HTMLElement.php
The PHP DOM library is very useful but painful to use.
Traversing a DOMNodeList implies many lines of code and often duplicate code to access a node and its properties.
Traversing a DOMNodeList
The flow of classes you have to code through to get a DOMElement is:
- DOMDocument => DOMXPath => DOMNodeList => DOMNode => DOMElement
Using DOMXpath to traverse a DOMNodeList:
$html = '<p>First paragraph <a href="#">Link</a></p><p>Second paragraph</p>';
$doc = new DOMDocument();
libxml_use_internal_errors(TRUE);
$doc->loadHTML($html, LIBXML_HTML_NODEFDTD);
libxml_clear_errors();
$xpath = new DOMXPath($doc);
$nodeList = $xpath->query('//p');
if ($nodeList->length) {
foreach ($nodeList as $i => $node) {
if ($nodeList->item($i)->nodeType == XML_ELEMENT_NODE) {
echo $node->nodeValue, PHP_EOL;
echo $node->ownerDocument->saveHTML($node), PHP_EOL; // like outerHTML
}
}
}
$nodeList = $xpath->query('//a');
if ($nodeList->length) {
foreach ($nodeList as $i => $node) {
if ($nodeList->item($i)->nodeType == XML_ELEMENT_NODE) {
echo $node->nodeValue, PHP_EOL;
echo $node->ownerDocument->saveHTML($node), PHP_EOL; // like outerHTML
}
}
}
To access two nodes, I have to loop through the DOMNodeList each time: lots of code.
HTMLElement class
The HTMLElement
class inherits the methods and properties of the DOMElement
class.
https://github.com/stemar/html-element
- Use
HTMLElement::elements()
if you want to useDOMElement
inherited methods and properties. - Use
HTMLElement::xpath()
if you want to output the HTML node as string straight away.

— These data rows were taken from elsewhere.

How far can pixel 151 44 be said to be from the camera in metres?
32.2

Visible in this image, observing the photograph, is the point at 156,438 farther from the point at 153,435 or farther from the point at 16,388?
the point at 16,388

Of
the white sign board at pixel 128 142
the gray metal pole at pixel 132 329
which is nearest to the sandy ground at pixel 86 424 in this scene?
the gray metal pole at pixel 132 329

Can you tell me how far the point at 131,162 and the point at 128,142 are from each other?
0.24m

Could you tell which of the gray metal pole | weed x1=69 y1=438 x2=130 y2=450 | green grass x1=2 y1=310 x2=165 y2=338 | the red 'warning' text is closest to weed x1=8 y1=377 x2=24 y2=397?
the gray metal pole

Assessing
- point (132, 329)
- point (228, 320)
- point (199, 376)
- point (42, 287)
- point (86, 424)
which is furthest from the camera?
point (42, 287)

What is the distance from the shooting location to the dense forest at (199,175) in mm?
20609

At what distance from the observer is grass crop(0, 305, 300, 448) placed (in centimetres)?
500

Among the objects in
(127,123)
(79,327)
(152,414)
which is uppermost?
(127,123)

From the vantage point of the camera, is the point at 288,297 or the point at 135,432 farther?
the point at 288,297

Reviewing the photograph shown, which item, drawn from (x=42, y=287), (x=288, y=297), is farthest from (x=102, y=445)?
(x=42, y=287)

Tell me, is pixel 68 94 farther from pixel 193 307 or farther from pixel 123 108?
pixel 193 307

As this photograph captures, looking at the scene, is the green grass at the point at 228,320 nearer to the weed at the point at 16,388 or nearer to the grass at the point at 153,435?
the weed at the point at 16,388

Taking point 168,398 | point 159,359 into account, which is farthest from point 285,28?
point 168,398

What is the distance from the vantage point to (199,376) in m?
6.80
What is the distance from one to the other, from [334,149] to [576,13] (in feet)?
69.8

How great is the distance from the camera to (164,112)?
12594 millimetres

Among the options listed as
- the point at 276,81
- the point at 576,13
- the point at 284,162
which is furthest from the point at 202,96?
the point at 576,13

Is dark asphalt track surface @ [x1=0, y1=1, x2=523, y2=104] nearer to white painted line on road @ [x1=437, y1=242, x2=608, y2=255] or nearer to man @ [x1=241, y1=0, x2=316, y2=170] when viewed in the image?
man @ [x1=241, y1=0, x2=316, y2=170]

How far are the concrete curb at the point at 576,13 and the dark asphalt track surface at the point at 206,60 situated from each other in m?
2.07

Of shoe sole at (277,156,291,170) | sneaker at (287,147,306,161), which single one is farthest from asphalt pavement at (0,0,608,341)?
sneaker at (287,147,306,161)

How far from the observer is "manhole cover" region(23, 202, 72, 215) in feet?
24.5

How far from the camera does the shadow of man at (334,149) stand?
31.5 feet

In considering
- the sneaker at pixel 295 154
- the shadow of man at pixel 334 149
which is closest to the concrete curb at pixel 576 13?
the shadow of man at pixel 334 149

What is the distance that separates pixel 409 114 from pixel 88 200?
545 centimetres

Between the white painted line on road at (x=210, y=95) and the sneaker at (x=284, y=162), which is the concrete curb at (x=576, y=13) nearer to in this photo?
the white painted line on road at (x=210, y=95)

Reduce the repetitive lines of code needed to query a DOMElement
with an XPath expression.
$html = '<p>First paragraph <a href="#">Link</a></p><p>Second paragraph</p>';
var_export(HTMLElement::new($html)->xpath('//p')), PHP_EOL;
echo HTMLElement::new($html)->elements('//a')[0]->nodeValue, PHP_EOL;
OR
$html = '<p>First paragraph <a href="#">Link</a></p><p>Second paragraph</p>';
$html_element = new HTMLElement($html);
var_export($html_element->xpath('//p')), PHP_EOL;
echo $html_element->elements('//a')[0]->nodeValue, PHP_EOL;
Results:
array (
0 => '<p>First paragraph <a href="#">Link</a></p>',
1 => '<p>Second paragraph</p>',
)
Link